┏━━
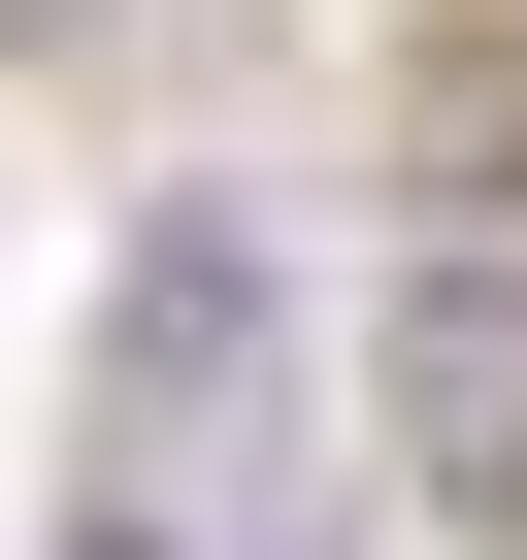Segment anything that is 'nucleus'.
Here are the masks:
<instances>
[{"label": "nucleus", "mask_w": 527, "mask_h": 560, "mask_svg": "<svg viewBox=\"0 0 527 560\" xmlns=\"http://www.w3.org/2000/svg\"><path fill=\"white\" fill-rule=\"evenodd\" d=\"M363 429H396V494H429V527H494V560H527V231H429V264H396Z\"/></svg>", "instance_id": "obj_1"}, {"label": "nucleus", "mask_w": 527, "mask_h": 560, "mask_svg": "<svg viewBox=\"0 0 527 560\" xmlns=\"http://www.w3.org/2000/svg\"><path fill=\"white\" fill-rule=\"evenodd\" d=\"M396 198H429V231H527V34H494V0L396 34Z\"/></svg>", "instance_id": "obj_2"}, {"label": "nucleus", "mask_w": 527, "mask_h": 560, "mask_svg": "<svg viewBox=\"0 0 527 560\" xmlns=\"http://www.w3.org/2000/svg\"><path fill=\"white\" fill-rule=\"evenodd\" d=\"M67 560H165V527H132V494H99V527H67Z\"/></svg>", "instance_id": "obj_3"}, {"label": "nucleus", "mask_w": 527, "mask_h": 560, "mask_svg": "<svg viewBox=\"0 0 527 560\" xmlns=\"http://www.w3.org/2000/svg\"><path fill=\"white\" fill-rule=\"evenodd\" d=\"M0 34H99V0H0Z\"/></svg>", "instance_id": "obj_4"}]
</instances>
┗━━
§ OBJECTIVE:
Copy every one of the rows above word for word, but leave out the pictures.

§ SOLVED EXERCISE:
Segment anything that is 'nucleus'.
Here are the masks:
<instances>
[{"label": "nucleus", "mask_w": 527, "mask_h": 560, "mask_svg": "<svg viewBox=\"0 0 527 560\" xmlns=\"http://www.w3.org/2000/svg\"><path fill=\"white\" fill-rule=\"evenodd\" d=\"M363 429H396V494H429V527H494V560H527V231H429V264H396Z\"/></svg>", "instance_id": "obj_1"}, {"label": "nucleus", "mask_w": 527, "mask_h": 560, "mask_svg": "<svg viewBox=\"0 0 527 560\" xmlns=\"http://www.w3.org/2000/svg\"><path fill=\"white\" fill-rule=\"evenodd\" d=\"M396 198H429V231H527V34H494V0L396 34Z\"/></svg>", "instance_id": "obj_2"}, {"label": "nucleus", "mask_w": 527, "mask_h": 560, "mask_svg": "<svg viewBox=\"0 0 527 560\" xmlns=\"http://www.w3.org/2000/svg\"><path fill=\"white\" fill-rule=\"evenodd\" d=\"M67 560H165V527H132V494H99V527H67Z\"/></svg>", "instance_id": "obj_3"}, {"label": "nucleus", "mask_w": 527, "mask_h": 560, "mask_svg": "<svg viewBox=\"0 0 527 560\" xmlns=\"http://www.w3.org/2000/svg\"><path fill=\"white\" fill-rule=\"evenodd\" d=\"M0 34H99V0H0Z\"/></svg>", "instance_id": "obj_4"}]
</instances>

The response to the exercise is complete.